Wenn man unter Stress oder Zeitdruck leidet, einen Sorgen oder Ängste plagen, würde man am liebsten davonlaufen. Ein Fluchtinstinkt aus der Urzeit. Für die mögliche Flucht schärfen sich die Sinne, Herzfrequenz und Blutdruck steigen an und Hormone werden ausgeschüttet. Doch in der modernen Arbeitswelt bleibt die Flucht aus. Die Folge davon: Der Organismus kann die Hormone nicht loswerden. Durch die überschüssige Energie verspannen sich die Muskeln. Verspannte Muskeln führen dazu, dass wir uns nur ungern bewegen, vielleicht die Schultern hochziehen, den Rücken schonen. Und so werden aus den Verspannungen Rückenschmerzen. Auf Dauer kann es zu einer Fehlhaltung kommen, die den Körper schädigt.
Bei anderen nehmen Infektionskrankheiten wie etwa Erkältungen zu, da bei Stress das Immunsystem nicht ausreichend schützt. Oder es treten Kopfschmerzen, Schlafstörungen, Schwindel oder ein Tinnitus auf. Wissenschaftler untersuchen zurzeit, ob Stress dick macht, da man schneller und deshalb mehr isst und zu viel vom Stresshormon Cortisol ausgeschüttet wird.
Wenn die Psyche leidet, leidet also auch der Körper. Deshalb sollte man bei körperlichem Unwohlsein auch einmal überlegen, wie es einem psychisch geht.
Die Verantwortung des Arbeitgebers
Egal ob die Arbeit Stress erzeugt oder ob der Arbeitsplatz ein höheres Risiko für eine psychische Gefährdung hat: Der Arbeitgeber muss sich darum kümmern. Im Rahmen einer Gefährdungsanalyse lassen sich Stressquellen ausfindig machen. Außerdem sollten Führungskräfte im Unternehmen über Ursachen und Folgen von psychischen Belastungen informiert und fortgebildet werden. Hier lohnt es sich, fachliche Kompetenz wie zum Beispiel einen Psychologen ins Haus zu holen.
Wenn es stressig und nervig wird, sollte man seine Gefühle und Reaktionen darauf nicht unter den Teppich kehren. Besser ist es, spätestens dann, etwas zu verändern. Noch besser ist es allerdings, negativen psychischen Belastungen frühzeitig entgegenzuwirken.
So kann man als Führungskraft emotionaler Überforderung von Mitarbeitern entgegenwirken:
- Sich zu den eigenen Gefühlen, Ängsten und Wertvorstellungen bekennen.
- Mit einem Beschäftigten, der emotional belastet wirkt, ein persönliches Gespräch führen.
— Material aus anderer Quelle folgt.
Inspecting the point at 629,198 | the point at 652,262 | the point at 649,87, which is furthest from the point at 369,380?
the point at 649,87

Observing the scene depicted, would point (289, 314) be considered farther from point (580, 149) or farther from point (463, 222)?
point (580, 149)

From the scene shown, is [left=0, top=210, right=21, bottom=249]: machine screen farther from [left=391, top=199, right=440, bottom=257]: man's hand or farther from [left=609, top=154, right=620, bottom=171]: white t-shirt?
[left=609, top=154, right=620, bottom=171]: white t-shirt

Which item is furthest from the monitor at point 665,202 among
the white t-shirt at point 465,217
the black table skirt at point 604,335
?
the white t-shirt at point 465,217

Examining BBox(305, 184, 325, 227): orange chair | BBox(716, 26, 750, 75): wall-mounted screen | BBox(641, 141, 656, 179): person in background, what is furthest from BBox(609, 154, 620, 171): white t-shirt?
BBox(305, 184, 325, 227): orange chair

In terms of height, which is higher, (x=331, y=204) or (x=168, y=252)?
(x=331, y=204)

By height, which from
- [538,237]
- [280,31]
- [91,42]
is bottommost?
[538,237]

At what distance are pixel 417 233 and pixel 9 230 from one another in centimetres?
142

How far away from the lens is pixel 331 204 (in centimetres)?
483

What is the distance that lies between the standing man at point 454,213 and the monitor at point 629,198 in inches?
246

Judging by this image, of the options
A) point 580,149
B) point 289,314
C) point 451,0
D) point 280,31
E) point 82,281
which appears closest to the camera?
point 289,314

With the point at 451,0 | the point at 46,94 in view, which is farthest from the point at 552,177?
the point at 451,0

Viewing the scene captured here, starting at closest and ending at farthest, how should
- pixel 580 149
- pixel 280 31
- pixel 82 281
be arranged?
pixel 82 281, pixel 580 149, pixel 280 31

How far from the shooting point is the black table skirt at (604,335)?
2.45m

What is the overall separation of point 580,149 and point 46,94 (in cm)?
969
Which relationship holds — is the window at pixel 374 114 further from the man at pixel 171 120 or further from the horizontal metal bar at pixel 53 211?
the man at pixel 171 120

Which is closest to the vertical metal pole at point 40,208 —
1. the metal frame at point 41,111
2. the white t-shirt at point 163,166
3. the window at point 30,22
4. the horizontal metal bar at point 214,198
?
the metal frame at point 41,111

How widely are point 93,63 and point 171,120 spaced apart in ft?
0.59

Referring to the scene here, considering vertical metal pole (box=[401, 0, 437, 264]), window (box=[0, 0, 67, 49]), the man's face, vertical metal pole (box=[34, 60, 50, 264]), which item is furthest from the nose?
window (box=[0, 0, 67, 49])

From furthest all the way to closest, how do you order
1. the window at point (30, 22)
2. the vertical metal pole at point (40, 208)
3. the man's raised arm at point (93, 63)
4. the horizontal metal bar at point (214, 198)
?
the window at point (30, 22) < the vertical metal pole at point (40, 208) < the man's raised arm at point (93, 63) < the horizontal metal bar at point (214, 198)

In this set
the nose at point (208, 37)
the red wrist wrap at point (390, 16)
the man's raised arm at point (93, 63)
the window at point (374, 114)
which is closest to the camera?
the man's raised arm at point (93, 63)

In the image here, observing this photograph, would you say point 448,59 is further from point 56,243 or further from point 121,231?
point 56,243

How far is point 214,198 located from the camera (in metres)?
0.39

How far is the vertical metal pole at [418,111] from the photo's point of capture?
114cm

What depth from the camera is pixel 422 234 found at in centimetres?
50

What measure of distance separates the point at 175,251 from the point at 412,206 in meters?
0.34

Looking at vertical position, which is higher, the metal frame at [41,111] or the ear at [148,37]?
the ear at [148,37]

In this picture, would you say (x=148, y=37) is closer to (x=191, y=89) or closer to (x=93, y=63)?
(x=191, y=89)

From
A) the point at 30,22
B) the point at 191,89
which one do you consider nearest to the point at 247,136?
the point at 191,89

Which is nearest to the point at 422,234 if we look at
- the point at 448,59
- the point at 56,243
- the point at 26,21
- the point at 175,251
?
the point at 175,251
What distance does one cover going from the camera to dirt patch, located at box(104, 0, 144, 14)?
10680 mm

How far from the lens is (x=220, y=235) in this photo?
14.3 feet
- Belastende Situationen, die immer wieder vorkommen – wie etwa Beschwerden –, im Team besprechen und den Umgang damit üben.
- Prüfen, ob die emotionale Überforderung mit mangelnder Arbeitsorganisation zusammenhängt.
- Kurze Pausen häufig und fest in den Arbeitstag einplanen und kontrollieren, dass sie auch eingehalten werden.
- Anerkennung und Wertschätzung gegenüber den Mitarbeitern in Ruhe und angemessen ausdrücken.
- Regelmäßig einen Austausch unter Kollegen – auch in informeller Atmosphäre – ermöglichen, zum Beispiel in Form eines gemeinsamen Frühstücks.